In contrast, a galaxy’s surroundings can cause star formation to quiet from the outside-in. When a galaxy falls into a crowded region such as a galaxy cluster, the movement through the cluster’s gas strips gas out of the galaxy. (You can feel a similar effect when you ride your bike; even on a windless day, your own movement will blow your hair back as you ride.) “It all basically comes down to the gas,” Lawler-Forsyth said. “If you can heat it up, pull it out, or stop more gas from falling in, you shut down star formation.”

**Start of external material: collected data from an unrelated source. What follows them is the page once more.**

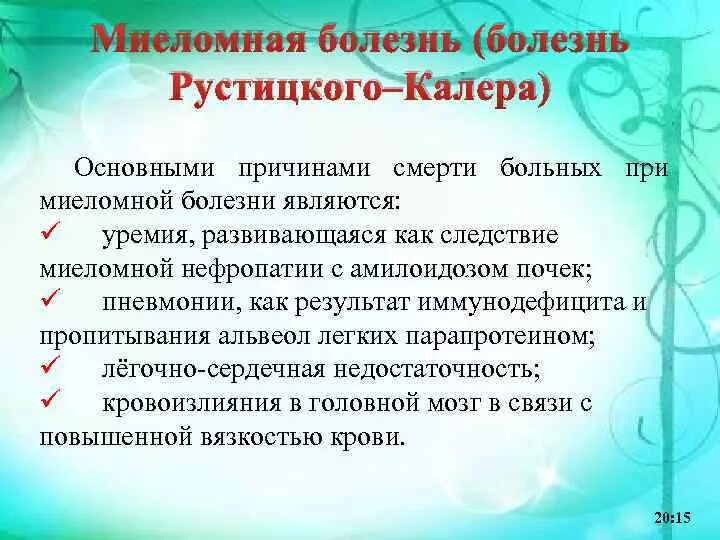 Миеломная болезнь (болезнь Рустицкого–Калера)

Основными причинами смерти больных при миеломной болезни являются:
✓ уремия, развивающаяся как следствие миеломной нефропатии с амилоидозом почек;
✓ пневмонии, как результат иммунодефицита и пропитывания альвеол легких парапротеином;
✓ лёгочно-сердечная недостаточность;
✓ кровоизлияния в головной мозг в связи с повышенной вязкостью крови.

20:15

His team finds that galaxies undergoing outside-in quenching tend to be less massive and die quickly, in only 1.5 billion years. That aligns with scenarios where such galaxies are falling into clusters — less massive galaxies would be more susceptible to cluster effects. More massive galaxies, on the other hand, tend to stop forming stars in their centers first, probably because such galaxies come with active massive black holes. They take longer to die, up to 3.5 billion years for the most massive ones.

Inside-out vs. outside-in quenching, simulated examples
These example galaxies from the Illustris TNG50 computer simulation show what quenching looks like when it happens from the outside-in (top) vs. inside-out (bottom). The colors indicate star formation while the green contours outline where most of the stars are.
Lawlor-Forsyth et al. / Astrophysical Journal 2026

Simulations vs. Reality

Bundy says that, in principle, surveys like MANGA should identify inside-out and outside-in signatures in real galaxies. But he cautions that real data come with some observational effects that simulations may not incorporate.

The team designed their measurements to work beyond simulations, and Lawler-Forsyth says applying them to real data from telescopes is “very feasible”. Now, his team is working on applying new measurements to real galaxies observed by the Hubble Space Telescope.     

     You might be relieved to know that our own Milky Way is not expected to follow either one of these pathways anytime soon. Lawler-Forsyth explains that our central black hole, Sagittarius A*, is relatively quiet and currently not expelling the kind of energy needed for inside-out quenching. And since we don’t live in a dense galaxy cluster, our galaxy is not at risk of being stripped of its gas. Instead, our future likely involves a collision of some sort with the Andromeda Galaxy a few billion years from now, which could spark new star formation before the lights finally go out.